● **SELECTED PASSAGE**
The correct solution is the one with the smallest deviation from the metagame as is possible which is to restore defenders advantage (paticularly in PvP) through macro advantage. In this situation you simply reverse the building/cooldown timers of warpgates and gateways, resulting in a substantial shift between the two building modes.
This has the preferred effect without completely gutting early Protoss aggression or the interesting warp gate mechanic. It is also MUCH more likely to be taken seriously by Blizzard.
If there are issues (mainly Colossus efficiency against concaves, forcefield promoting all ins, warp gates removing defenders advantage) then they should be dealt with in isolation. Community moralising does nothing. Blizzard has an entire team, most of whom are career game designers. They will toss those changes in front of a committee and unless they have genuine reasoning behind them you will get laughed at.
The best changes have come about when argued, in isolation and with sober thought backed up by genuine evidence.
EDIT: Removed some sections of this because it came across harsher than I intended my tone to be. I apologise.
Oh and as for larva efficiency, the main overarching reason why zerg production efficiency is off the charts is because their production is overwhelmingly centralised around single buildings and increases linearly with time, not available resources.
This means that every 40s you get a new larva inject and given high efficiency units and a bank, a zerg gains the equivalent of four additional production structures, per hatchery, per 40s, for energy.
The main advantage this gives zerg is NOT in terms of the sheer number of units they can pump out - in fact a protoss/terran can easily match a zerg in this sense as anyone who has ever played a macro terran who has 4 factories, 12 reactor barracks and 3 starports will attest (which can contribute a total of upwards of 50 supply every 30-40s, allowing a terran to completely remax within 1m 30s from zero army supply).

● **DATA EXTRACT**
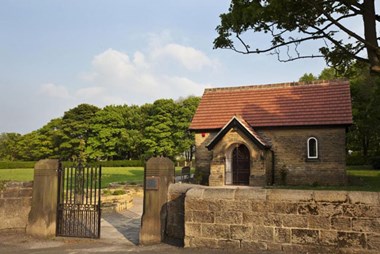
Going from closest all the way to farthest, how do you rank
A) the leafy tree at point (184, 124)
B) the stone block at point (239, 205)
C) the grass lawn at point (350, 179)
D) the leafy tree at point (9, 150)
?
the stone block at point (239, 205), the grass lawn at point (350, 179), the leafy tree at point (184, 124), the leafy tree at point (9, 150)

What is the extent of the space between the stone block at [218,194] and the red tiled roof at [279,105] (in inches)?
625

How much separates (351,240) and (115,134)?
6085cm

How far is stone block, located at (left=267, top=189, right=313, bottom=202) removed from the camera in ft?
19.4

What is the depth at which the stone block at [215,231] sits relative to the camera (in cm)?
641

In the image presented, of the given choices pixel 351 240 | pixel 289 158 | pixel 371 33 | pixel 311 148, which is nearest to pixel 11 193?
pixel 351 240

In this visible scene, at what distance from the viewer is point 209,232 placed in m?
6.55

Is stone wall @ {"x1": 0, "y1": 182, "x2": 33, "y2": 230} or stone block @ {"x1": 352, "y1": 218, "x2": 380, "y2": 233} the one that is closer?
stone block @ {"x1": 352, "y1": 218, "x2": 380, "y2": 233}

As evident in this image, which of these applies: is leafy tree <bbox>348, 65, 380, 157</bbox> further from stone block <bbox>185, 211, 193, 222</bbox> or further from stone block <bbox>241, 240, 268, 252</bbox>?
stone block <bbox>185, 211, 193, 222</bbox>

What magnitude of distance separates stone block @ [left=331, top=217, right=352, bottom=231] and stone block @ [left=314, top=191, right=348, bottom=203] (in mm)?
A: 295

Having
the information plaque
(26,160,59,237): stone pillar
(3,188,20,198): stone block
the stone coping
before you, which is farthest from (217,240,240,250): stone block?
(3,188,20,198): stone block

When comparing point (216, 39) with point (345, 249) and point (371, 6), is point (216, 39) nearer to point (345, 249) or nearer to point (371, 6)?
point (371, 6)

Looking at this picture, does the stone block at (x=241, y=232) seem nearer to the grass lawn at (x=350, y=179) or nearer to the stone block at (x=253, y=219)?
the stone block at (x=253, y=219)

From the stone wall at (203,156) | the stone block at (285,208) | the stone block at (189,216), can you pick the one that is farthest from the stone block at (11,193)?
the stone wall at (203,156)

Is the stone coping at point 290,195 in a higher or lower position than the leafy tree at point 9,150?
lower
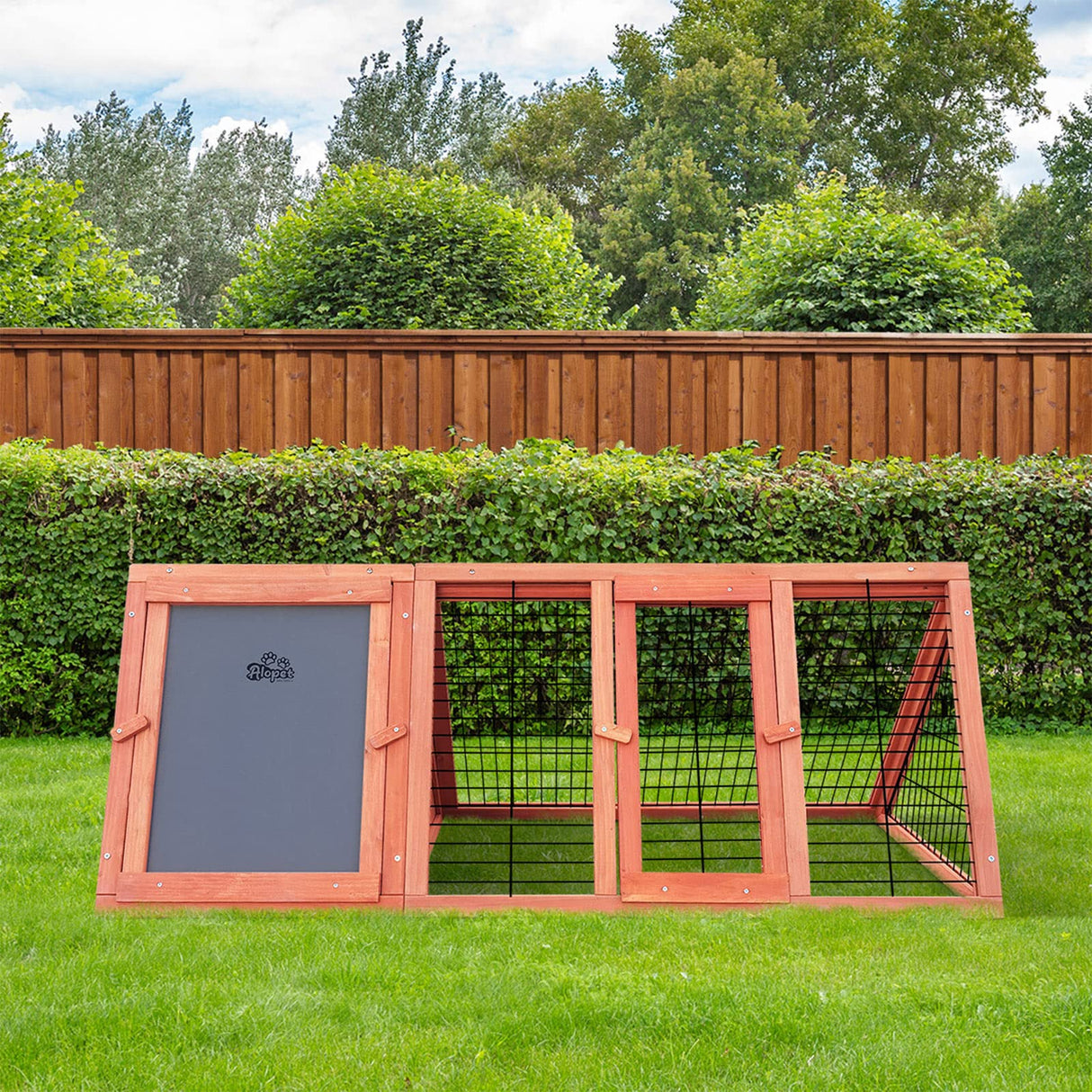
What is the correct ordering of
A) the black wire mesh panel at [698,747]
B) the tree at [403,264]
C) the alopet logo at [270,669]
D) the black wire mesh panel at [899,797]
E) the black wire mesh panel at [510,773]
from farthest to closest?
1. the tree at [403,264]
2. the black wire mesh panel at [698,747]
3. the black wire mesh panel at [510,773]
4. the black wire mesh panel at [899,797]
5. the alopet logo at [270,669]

---

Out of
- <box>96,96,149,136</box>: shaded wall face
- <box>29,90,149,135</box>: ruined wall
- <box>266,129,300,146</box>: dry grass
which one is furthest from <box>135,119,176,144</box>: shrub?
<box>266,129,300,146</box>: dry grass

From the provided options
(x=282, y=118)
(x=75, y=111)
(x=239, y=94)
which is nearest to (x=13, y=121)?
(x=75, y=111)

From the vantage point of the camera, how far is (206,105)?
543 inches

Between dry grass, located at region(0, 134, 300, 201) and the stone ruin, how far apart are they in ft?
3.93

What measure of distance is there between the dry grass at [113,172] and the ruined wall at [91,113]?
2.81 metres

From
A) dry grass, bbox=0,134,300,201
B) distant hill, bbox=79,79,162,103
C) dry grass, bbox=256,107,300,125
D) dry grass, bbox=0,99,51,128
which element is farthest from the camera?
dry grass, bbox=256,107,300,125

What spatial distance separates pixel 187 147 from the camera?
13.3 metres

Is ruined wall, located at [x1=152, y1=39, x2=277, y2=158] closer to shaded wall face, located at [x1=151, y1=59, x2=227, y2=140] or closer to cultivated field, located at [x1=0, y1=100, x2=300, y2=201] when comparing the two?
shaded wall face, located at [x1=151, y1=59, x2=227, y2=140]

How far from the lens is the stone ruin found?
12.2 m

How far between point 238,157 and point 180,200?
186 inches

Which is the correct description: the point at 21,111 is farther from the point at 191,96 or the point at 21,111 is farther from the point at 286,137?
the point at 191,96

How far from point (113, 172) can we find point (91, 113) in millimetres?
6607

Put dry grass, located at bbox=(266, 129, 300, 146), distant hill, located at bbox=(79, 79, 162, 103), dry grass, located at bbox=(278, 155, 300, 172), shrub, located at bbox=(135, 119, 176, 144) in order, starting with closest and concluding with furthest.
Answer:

● **TASK PROMPT**
Can you continue the game-balance post above on warp gates and zerg larva, picking up right after its final sentence?

● **WRITTEN ANSWER**
The advantage that zerg has is that their production is innate to their expansions. While this carries an increased risk (every loss of a hatchery is a reduction to not only their economy but their production) it also allows a zerg who is on the front foot to effectively flood an opponent who is on the defensive with more and more units eventually securing an easy win or worse, producing a huge swell of impossible to kill units. It is also the only production structure which becomes more effective with time. A barracks is only capable of producing a set number of units within a given time interval. A hatch has no such problem.
More importantly, they have virtually no frontloaded gas cost to their tech structures. The situation I mentioned above for terran has a minimum gas cost of 600 for the barracks, 500 gas for the factories and depending on the situation, nearly 450 gas for the starports! This is in addition to the mineral costs (1800 for the rax!) and you're looking at a substantial amount of money required just to produce this basic, low end macro terran remax - something which zerg get for free.
There are a number of possible solutions to this ranging from adjusting queens to reduce the rate at which zerg gather larva or possibly adjusting the amount of stored/generated larva for hives, hatcheries and lairs to something which represents the amount of resource input into producing one.
I'm not sure your adjustment of the hydra really goes far enough in dealing with this problem.
However, since you are considering changes, I would like to suggest something else for the Colossus rather than its current iteration.
If it is possible, have the beams fire in two parallel lines away from the Colossus. I believe that will have the effect of causing the Colossus to require the skill you desire it to have - namely because it allows the Colossus to extend its range beyond 9 with appropriate positioning, rewards flanks of concaves, splits up the deathball (since Colossi no longer contribute to each others fire by overlapping if they are stood side by side) and reduces the effectiveness of the unit in general.
In order to balance this, I would probably increase the health/shields of the Colossus.
On December 15 2012 13:27 LaLuSh wrote: I applaud your effort and agree with a fair deal of your statements. With the sheer amount of suggestions you've made, though, I'm also bound to have reservations about some of them. Where I also veer off in a different direction, is in the identification of the basic premises:
What changes are the most urgent?
Why are they the most urgent?
How do we rank them?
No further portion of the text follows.